Automated region of interest detection in histopathological image analysis is a challenging and important topic with tremendous potential impact on clinical practice. The deep-learning methods used in computational pathology may help us to reduce costs and increase the speed and accuracy of cancer diagnosis. We started with the UNC Melanocytic Tumor Dataset cohort that contains 160 hematoxylin and eosin whole-slide images of primary melanomas (86) and nevi (74). We randomly assigned 80% (134) as a training set and built an in-house deep-learning method to allow for classification, at the slide level, of nevi and melanomas.

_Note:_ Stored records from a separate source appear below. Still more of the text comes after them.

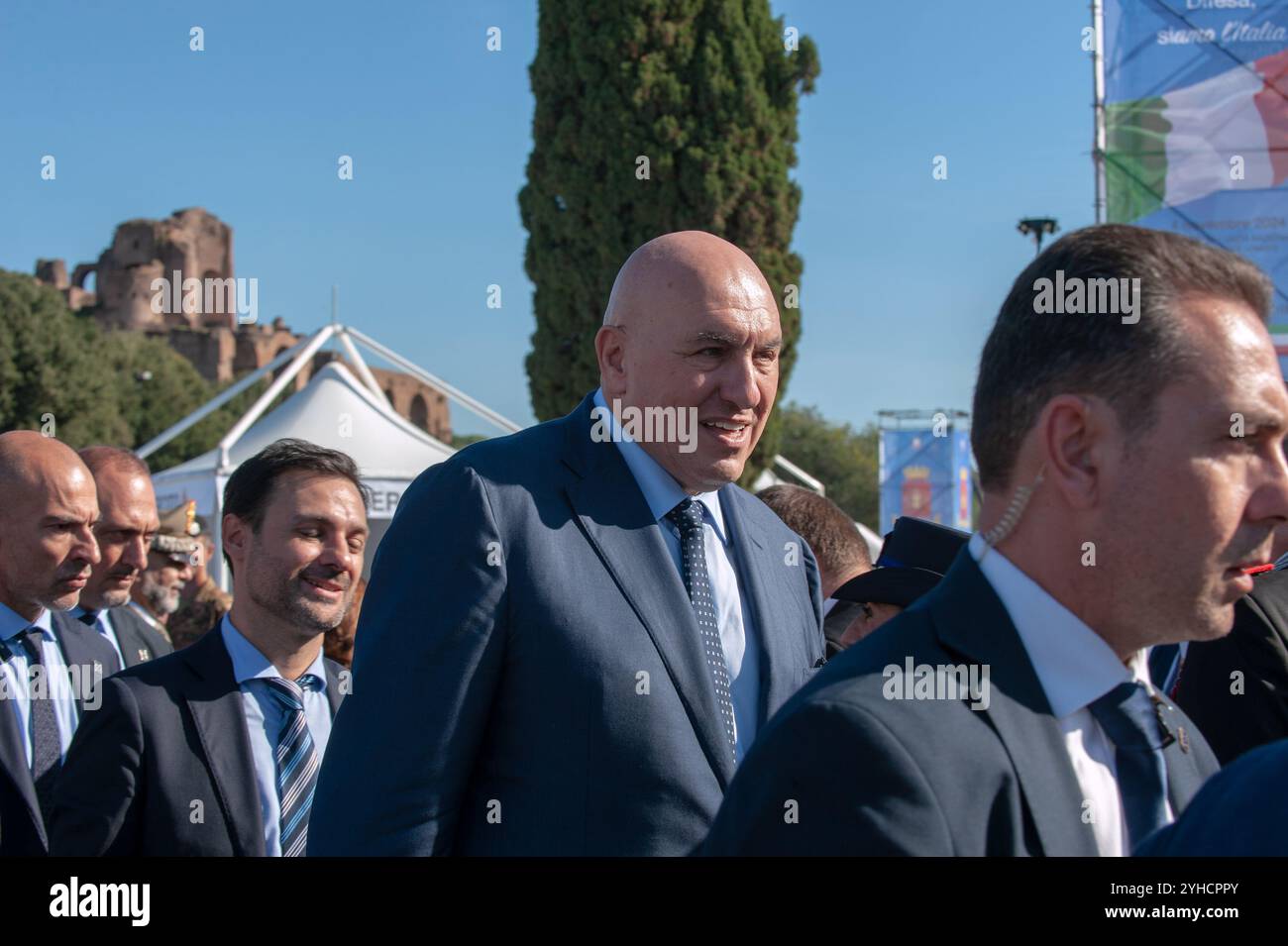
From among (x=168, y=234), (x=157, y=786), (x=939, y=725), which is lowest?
(x=157, y=786)

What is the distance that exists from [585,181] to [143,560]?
36.3ft

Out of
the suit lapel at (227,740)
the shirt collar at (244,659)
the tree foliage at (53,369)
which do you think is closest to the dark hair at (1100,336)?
the suit lapel at (227,740)

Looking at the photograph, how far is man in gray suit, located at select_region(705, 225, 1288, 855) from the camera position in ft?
4.65

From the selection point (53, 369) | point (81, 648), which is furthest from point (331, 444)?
point (53, 369)

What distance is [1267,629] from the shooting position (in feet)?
9.97

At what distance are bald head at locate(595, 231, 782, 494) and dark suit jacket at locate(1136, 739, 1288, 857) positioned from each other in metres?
1.51

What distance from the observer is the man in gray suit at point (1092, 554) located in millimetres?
1416

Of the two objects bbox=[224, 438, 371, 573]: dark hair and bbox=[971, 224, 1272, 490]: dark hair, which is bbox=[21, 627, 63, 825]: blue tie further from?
bbox=[971, 224, 1272, 490]: dark hair

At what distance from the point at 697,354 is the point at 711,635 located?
22.9 inches

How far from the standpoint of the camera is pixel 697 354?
2.68 m

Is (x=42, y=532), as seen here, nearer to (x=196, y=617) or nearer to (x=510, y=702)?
(x=196, y=617)

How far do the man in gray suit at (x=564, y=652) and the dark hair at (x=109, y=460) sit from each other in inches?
137
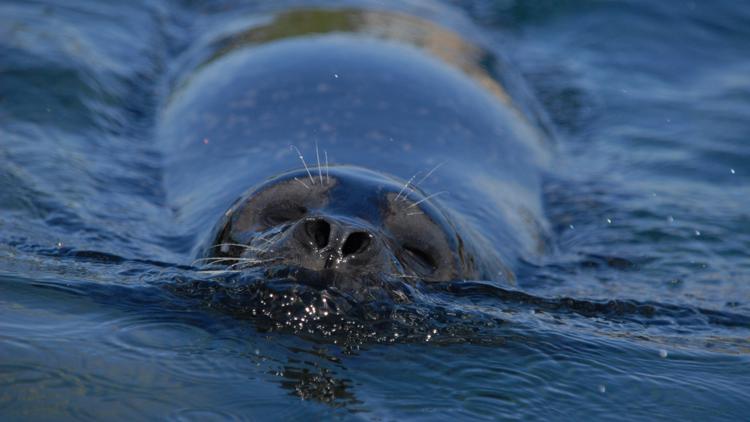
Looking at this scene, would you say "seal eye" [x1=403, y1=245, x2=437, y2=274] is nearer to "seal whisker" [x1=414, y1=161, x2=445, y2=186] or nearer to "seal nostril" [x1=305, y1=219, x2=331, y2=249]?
"seal nostril" [x1=305, y1=219, x2=331, y2=249]

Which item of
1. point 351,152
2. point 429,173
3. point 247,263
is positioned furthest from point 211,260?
point 429,173

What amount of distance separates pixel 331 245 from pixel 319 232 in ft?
0.29

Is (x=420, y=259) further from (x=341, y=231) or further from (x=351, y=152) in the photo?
(x=351, y=152)

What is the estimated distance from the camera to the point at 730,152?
9.10 m

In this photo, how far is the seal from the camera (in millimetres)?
5027

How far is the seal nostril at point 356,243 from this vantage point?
15.3ft

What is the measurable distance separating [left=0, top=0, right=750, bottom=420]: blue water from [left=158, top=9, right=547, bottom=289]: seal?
20 cm

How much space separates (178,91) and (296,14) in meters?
1.05

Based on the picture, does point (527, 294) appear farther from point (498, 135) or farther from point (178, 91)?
point (178, 91)

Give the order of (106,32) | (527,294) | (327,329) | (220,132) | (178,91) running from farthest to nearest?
(106,32)
(178,91)
(220,132)
(527,294)
(327,329)

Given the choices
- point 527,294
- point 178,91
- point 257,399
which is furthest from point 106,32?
point 257,399

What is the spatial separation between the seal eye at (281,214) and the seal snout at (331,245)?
0.38 meters

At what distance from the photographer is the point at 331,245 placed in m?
4.63

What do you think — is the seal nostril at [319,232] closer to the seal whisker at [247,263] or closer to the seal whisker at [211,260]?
the seal whisker at [247,263]
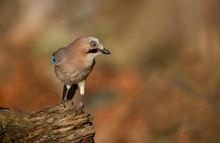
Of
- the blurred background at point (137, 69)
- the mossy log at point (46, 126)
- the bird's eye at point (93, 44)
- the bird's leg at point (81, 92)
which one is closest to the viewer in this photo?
the mossy log at point (46, 126)

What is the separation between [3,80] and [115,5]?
4.77 metres

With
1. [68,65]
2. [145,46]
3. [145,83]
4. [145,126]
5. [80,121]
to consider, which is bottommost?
[80,121]

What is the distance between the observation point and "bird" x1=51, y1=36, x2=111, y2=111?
10164mm

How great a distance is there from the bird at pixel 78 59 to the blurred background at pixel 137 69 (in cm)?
645

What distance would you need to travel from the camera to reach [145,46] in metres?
18.9

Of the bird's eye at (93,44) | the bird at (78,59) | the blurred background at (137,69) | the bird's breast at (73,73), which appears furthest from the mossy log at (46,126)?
the blurred background at (137,69)

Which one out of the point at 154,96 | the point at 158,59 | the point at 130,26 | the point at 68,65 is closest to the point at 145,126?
the point at 154,96

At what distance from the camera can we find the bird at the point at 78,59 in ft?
33.3

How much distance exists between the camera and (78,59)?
33.9 feet

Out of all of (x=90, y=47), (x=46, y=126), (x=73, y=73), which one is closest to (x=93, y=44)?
(x=90, y=47)

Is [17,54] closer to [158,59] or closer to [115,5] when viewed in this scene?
[115,5]

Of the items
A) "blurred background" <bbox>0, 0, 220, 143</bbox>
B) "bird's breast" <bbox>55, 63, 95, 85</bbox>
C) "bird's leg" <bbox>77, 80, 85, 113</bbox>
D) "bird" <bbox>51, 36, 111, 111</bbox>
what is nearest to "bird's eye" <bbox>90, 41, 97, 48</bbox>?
"bird" <bbox>51, 36, 111, 111</bbox>

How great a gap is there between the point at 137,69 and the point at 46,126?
365 inches

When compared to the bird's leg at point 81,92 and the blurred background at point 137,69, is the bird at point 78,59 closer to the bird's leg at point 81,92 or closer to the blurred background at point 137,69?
the bird's leg at point 81,92
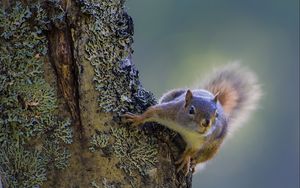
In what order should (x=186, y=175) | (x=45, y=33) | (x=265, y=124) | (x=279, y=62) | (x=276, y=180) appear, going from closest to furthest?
(x=45, y=33), (x=186, y=175), (x=276, y=180), (x=265, y=124), (x=279, y=62)

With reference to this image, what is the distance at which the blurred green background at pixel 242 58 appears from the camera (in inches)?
352

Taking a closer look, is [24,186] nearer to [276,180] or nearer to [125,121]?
[125,121]

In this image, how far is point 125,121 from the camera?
7.52 ft

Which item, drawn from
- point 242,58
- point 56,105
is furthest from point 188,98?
point 242,58

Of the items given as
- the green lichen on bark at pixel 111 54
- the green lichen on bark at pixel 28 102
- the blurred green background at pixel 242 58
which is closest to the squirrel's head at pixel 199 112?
the green lichen on bark at pixel 111 54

The proposed method performed well on the other 20% (26) test dataset; the accuracy of the slide classification task was 92.3% and our model also performed well in terms of predicting the region of interest annotated by the pathologists, showing excellent performance of our model on melanocytic skin tumors. Even though we tested the experiments on the skin tumor dataset, our work could also be extended to other medical image detection problems to benefit the clinical evaluation and diagnosis of different tumors.